(Texte à analyser):
Mon frère et moi, Érik Sven, Murmure des soirs, 2018, 18 €, 124 pages.
« Nul ami tel qu’un frère, nul ennemi comme un frère », voilà le proverbe indien qui ouvre le nouveau roman d’Érik Sven.
À l’écart d’une mère souffrante et d’un père réfugié dans son atelier, Colline et son frère Aubin se consolent dans la cabane du jardin où, découvrant des sensations nouvelles, ils entrouvrent la porte de ce qu’on nomme la vie. Puis avec Béatrice, l’amie d’école plus âgée, Colline découvre l’éveil de son propre corps. Après l’école, les deux filles suivent Aubin dans la proche forêt qu’habitent ronces et dangereuses failles karstiques. Dans un chalet retiré, ils font la connaissance de Berthe, qui se lie aux enfants, qui veut les protéger. Et comme ces derniers ont appris que les bulldozers du père vont briser la magie de la forêt…
Le décor est fixé, les souffrances peuvent entrer en scène. À côté de la souffrance physique de la mère, celles psychologique du père, d’Aubin qui parle peu, de Colline qui voudrait vivre comme les autres petites filles et de Béatrice, l’apparente inadaptée. Celle de Berthe aussi, dont le journal révèle peu à peu les antécédents douloureux, et celle de la nature sauvage qui résiste à la logique conquérante du monde dit moderne…
Si on ajoute l’énigmatique «karrrrrrst» à de tels composants, l’issue ne peut être que dramatique.

(Extrait de données):

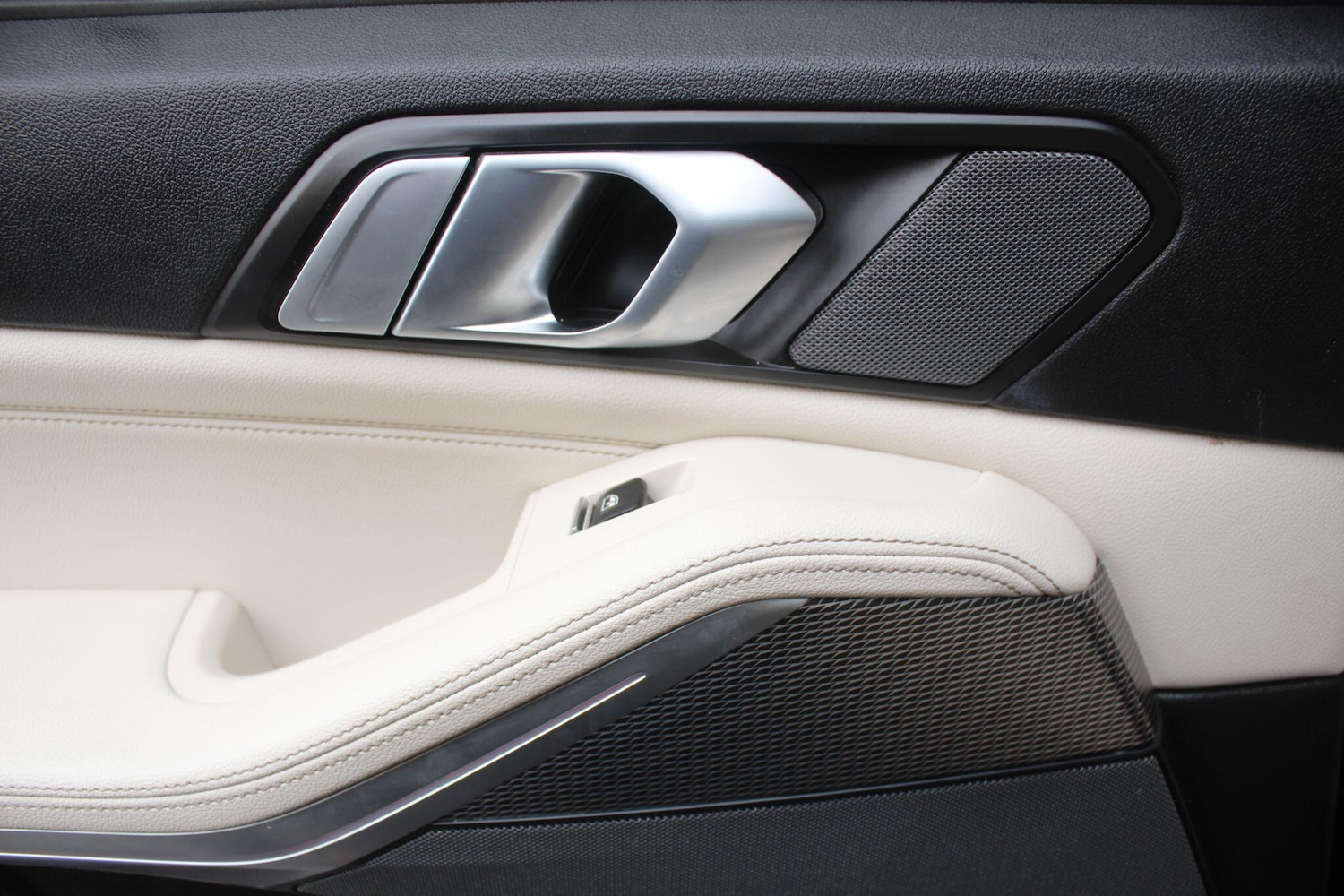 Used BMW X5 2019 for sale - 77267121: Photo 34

* * *

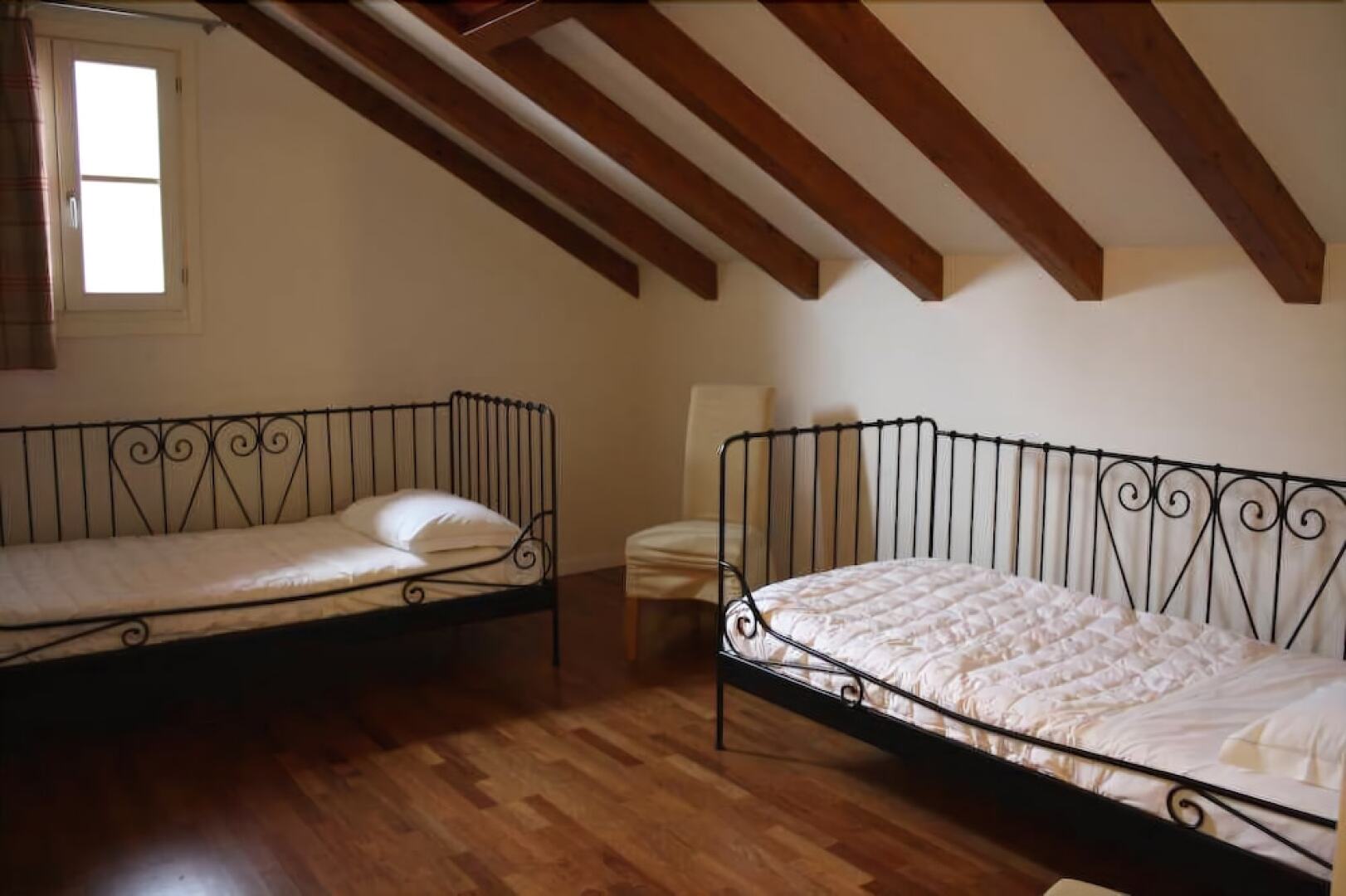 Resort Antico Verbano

---

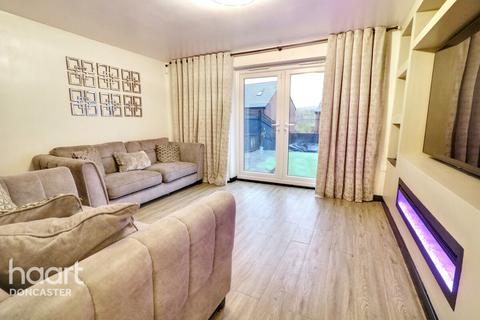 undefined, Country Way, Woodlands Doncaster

(Consigne A): D'après la critique du roman, où Colline et son frère Aubin se consolent-ils ?
(Consigne B): Recopiez fidèlement le passage de la critique du roman qui s'ouvre sur les mots contenant « Mon frère et » et se termine par « roman d’Érik Sven. ».

(Corrigé A): Ils se consolent dans la cabane du jardin.

(Corrigé B):
Mon frère et moi, Érik Sven, Murmure des soirs, 2018, 18 €, 124 pages.
« Nul ami tel qu’un frère, nul ennemi comme un frère », voilà le proverbe indien qui ouvre le nouveau roman d’Érik Sven.